[Scene-based reasoning records]
==================================================

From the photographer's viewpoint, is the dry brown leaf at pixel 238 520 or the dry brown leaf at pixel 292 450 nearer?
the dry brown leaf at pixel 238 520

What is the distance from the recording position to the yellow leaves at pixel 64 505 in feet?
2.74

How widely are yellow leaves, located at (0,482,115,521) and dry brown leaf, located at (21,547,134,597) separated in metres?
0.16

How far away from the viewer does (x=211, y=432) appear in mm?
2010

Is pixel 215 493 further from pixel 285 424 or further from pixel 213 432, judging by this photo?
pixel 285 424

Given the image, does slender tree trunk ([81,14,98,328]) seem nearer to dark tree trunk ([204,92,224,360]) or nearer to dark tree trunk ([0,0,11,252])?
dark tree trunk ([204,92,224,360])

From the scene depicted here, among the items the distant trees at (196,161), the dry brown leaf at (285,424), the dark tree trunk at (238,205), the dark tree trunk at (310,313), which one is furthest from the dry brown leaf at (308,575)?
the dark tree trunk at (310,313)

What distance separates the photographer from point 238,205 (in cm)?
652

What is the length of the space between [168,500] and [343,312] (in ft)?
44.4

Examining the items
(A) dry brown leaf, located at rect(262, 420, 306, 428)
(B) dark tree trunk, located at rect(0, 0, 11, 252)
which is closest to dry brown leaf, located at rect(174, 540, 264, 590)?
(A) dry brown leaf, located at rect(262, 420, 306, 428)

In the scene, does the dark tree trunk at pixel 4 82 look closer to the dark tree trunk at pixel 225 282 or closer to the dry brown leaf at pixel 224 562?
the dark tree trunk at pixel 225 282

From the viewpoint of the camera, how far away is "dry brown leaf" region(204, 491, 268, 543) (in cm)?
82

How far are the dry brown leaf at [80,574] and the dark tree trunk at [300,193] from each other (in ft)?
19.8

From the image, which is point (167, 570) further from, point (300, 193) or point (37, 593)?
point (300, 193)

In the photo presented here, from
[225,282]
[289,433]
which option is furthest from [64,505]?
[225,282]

==================================================

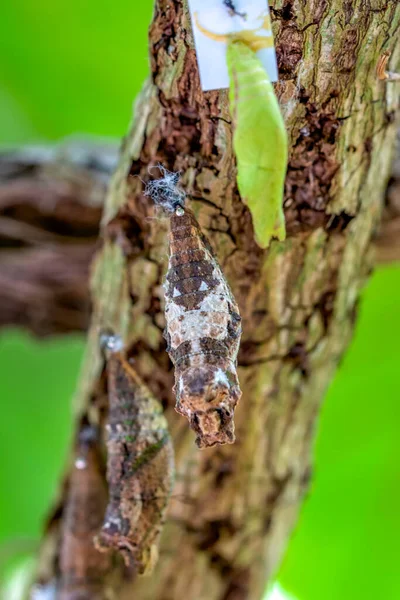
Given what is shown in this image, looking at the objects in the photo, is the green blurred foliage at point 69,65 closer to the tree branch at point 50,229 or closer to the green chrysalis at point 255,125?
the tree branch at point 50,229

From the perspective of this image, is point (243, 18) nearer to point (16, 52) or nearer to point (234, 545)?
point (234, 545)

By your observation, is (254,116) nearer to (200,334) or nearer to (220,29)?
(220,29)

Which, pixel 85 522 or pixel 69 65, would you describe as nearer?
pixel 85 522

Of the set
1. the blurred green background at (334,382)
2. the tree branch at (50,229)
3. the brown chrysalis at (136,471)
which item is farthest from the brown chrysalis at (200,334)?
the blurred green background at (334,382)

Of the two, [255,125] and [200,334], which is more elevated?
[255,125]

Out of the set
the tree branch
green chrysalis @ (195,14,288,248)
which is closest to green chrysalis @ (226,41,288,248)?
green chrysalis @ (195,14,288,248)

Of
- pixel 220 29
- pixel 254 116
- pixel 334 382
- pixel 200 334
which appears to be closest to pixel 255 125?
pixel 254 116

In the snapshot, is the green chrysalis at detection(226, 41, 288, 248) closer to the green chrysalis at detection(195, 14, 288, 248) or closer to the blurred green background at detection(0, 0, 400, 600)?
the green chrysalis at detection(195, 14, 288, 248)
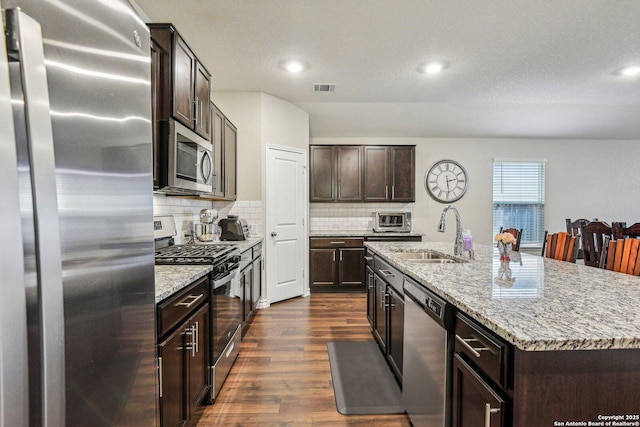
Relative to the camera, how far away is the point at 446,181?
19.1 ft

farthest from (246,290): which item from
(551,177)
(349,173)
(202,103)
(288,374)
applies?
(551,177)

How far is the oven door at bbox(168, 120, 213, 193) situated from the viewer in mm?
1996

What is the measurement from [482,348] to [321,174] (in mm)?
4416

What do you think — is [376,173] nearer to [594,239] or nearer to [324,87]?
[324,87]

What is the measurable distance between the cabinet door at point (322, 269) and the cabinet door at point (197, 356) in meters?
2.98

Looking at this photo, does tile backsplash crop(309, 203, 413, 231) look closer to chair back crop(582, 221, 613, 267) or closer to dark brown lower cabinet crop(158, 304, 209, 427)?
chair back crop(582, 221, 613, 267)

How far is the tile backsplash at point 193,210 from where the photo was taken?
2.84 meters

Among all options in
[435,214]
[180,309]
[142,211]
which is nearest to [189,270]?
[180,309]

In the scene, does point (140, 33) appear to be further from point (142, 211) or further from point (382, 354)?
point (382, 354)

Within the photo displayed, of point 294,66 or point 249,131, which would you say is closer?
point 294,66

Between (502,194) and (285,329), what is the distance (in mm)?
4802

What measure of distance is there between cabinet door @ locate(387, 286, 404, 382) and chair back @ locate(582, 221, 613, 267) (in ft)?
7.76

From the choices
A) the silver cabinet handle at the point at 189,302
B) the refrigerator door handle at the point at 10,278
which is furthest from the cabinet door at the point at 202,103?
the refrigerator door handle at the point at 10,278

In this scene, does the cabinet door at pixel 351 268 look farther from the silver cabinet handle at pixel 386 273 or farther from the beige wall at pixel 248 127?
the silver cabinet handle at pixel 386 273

==================================================

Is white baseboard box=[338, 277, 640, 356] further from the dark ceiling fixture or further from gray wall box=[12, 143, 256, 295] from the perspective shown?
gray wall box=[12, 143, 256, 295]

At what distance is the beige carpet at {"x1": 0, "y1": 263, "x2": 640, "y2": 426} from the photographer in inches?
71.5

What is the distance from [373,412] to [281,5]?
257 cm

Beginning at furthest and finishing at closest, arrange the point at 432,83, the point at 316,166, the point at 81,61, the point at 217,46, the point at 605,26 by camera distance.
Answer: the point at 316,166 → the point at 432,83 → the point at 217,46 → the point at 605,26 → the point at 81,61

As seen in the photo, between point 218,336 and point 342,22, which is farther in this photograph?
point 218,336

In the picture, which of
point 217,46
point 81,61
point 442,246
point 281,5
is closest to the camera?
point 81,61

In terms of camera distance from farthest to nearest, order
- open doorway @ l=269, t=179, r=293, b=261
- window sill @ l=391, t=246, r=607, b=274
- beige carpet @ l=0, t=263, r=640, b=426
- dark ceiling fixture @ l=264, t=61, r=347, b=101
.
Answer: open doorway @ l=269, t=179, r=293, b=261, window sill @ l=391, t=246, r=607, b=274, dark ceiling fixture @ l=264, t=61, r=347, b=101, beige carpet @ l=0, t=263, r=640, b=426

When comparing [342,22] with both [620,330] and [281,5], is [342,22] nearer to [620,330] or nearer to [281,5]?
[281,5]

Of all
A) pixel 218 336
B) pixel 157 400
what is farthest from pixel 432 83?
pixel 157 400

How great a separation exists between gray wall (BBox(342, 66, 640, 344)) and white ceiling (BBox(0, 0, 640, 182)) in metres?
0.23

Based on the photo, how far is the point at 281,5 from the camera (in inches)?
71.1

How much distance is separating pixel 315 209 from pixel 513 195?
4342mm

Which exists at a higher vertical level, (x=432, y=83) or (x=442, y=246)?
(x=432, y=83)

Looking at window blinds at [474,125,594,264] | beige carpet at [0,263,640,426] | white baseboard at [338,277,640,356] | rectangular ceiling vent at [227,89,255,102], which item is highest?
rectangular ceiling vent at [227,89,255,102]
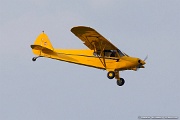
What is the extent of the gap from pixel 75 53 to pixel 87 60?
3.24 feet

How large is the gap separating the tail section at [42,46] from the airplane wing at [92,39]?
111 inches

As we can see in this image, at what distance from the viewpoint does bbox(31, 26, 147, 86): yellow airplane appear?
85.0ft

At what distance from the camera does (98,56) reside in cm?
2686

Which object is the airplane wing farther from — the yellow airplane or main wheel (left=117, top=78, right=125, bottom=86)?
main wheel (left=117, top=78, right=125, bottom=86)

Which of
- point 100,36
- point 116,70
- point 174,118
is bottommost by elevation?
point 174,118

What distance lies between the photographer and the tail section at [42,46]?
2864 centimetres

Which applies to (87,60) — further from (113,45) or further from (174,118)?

==================================================

- [Stated problem]:
Select and copy every line of the items above that contains the string "wheel". Treat case as significant.

- [Reply]:
Which object is the airplane wing farther from — the yellow airplane or main wheel (left=117, top=78, right=125, bottom=86)?
main wheel (left=117, top=78, right=125, bottom=86)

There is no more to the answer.